Others profit from your time.

Time is money, right? We’ve been saying that maxim forever. And time really is money, especially where television advertising is concerned. By 1993, advertisers were spending $15 billion for your time. Shouldn’t you treat your time with more value, than by zoning out on the couch? Think about this, too: how much time do you spend promoting TV programs for FREE? That’s right, companies are spending billions to advertise and you’re helping the TV stations and cable companies to get rich. How often do you talk about True Blood, Dancing with the Stars, America’s Best Dance Crews, and other popular shows? You’re not receiving any perks from this word-of-mouth promotion.  


It promotes a sendentary, unhealthy lifestyle.

If you’re sitting in front of the television, you’re sitting and not moving. The average person spends 4 hours in front of the TV; 67% of adults are overweight, and 34% are obese. [Source: CDC FastStats] You can see that, if a person spends only 2 hours in front of the TV, the other 2 hours can be spent preparing a healthy meal and working out. And thats also 2 hours where a person isn’t being inundated with commercials for unhealthy fast food, desserts and breakfast foods. Now, 1 out of 3 kids are considered overweight or obese [Source: Kidshealth.org]  

  • Number of 30-second TV commercials seen in a year by an average child: 20,000
  • Number of TV commercials seen by the average person by age 65: 2 million
  • Percentage of survey participants (1993) who said that TV commercials aimed at children make them too materialistic: 92
  • Rank of food products/fast-food restaurants among TV advertisements to kids: 1


You’re not being intellectually stimulated.

When I ask most of my TV watching friends how often they read, they either look at me like I’ve lost my mind or stolen their remote. Read??? ‘Why read when there’s TV?’ they ask. At that point, I just change the subject. I admit that I read alot more than the average person and its hard to explain to someone who doesn’t like to read how it will improve their life. For me, the book is better than the movie 99% of the time. Its much more fun to fill in the details with my imagination instead of the director’s interpretation. And I like to control when I revisit a beloved story, instead of when the station dictates it should air.  


Maybe reading isn’t your thing, but there are alot of other things you could do to stimulate your mind instead of watch TV. Freeing up some of your free time will allow you to hold deeper conversations with friends, instead of ending convos with “ok girl, its 9 o’clock, and True Blood is about to come on. Talk to you later!” You could also play games with your friends, such as Monopoly, that teach them skills like budgeting, or talk to them about school and the world around them. TV-Free America has other ideas of ways to spend time when you’re not in front of the TV.  


There’s no QUALITY involved when quality time is spent in front of the TV.

> **Data provided**:

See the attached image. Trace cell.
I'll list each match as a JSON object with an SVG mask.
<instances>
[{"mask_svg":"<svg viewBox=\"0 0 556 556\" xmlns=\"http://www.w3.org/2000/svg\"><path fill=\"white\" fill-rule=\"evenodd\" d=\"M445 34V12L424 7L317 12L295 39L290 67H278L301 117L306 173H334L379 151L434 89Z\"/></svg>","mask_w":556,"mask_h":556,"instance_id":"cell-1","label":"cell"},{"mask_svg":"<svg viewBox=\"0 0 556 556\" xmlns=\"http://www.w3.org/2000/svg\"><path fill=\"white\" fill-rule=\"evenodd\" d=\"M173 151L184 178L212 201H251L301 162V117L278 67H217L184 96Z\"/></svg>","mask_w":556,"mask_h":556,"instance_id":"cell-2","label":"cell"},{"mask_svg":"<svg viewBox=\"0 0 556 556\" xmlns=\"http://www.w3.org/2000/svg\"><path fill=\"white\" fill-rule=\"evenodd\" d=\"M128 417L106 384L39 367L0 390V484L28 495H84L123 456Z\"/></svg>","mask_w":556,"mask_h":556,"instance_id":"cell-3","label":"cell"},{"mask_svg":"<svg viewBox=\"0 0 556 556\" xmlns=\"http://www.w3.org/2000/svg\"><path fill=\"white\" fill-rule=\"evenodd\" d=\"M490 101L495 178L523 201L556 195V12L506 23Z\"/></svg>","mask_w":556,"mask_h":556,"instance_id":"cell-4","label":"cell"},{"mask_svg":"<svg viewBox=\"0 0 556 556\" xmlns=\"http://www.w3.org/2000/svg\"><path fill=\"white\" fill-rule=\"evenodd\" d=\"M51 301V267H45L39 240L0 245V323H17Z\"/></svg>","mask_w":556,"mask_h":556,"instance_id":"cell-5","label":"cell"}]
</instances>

> **Assignment 1**: Translate this sentence from the passage on television into German: "If you’re sitting in front of the television, you’re sitting and not moving."
> **Assignment 2**: List every television program that the passage on television mentions by name.
> **Assignment 3**: Copy everything in the passage on television from "When I ask most" down to "it should air.".

> **Task result 1**: Wenn du vor dem Fernseher sitzt, sitzt du und bewegst dich nicht.

> **Task result 2**:
True Blood
Dancing with the Stars
America’s Best Dance Crews

> **Task result 3**:
When I ask most of my TV watching friends how often they read, they either look at me like I’ve lost my mind or stolen their remote. Read??? ‘Why read when there’s TV?’ they ask. At that point, I just change the subject. I admit that I read alot more than the average person and its hard to explain to someone who doesn’t like to read how it will improve their life. For me, the book is better than the movie 99% of the time. Its much more fun to fill in the details with my imagination instead of the director’s interpretation. And I like to control when I revisit a beloved story, instead of when the station dictates it should air.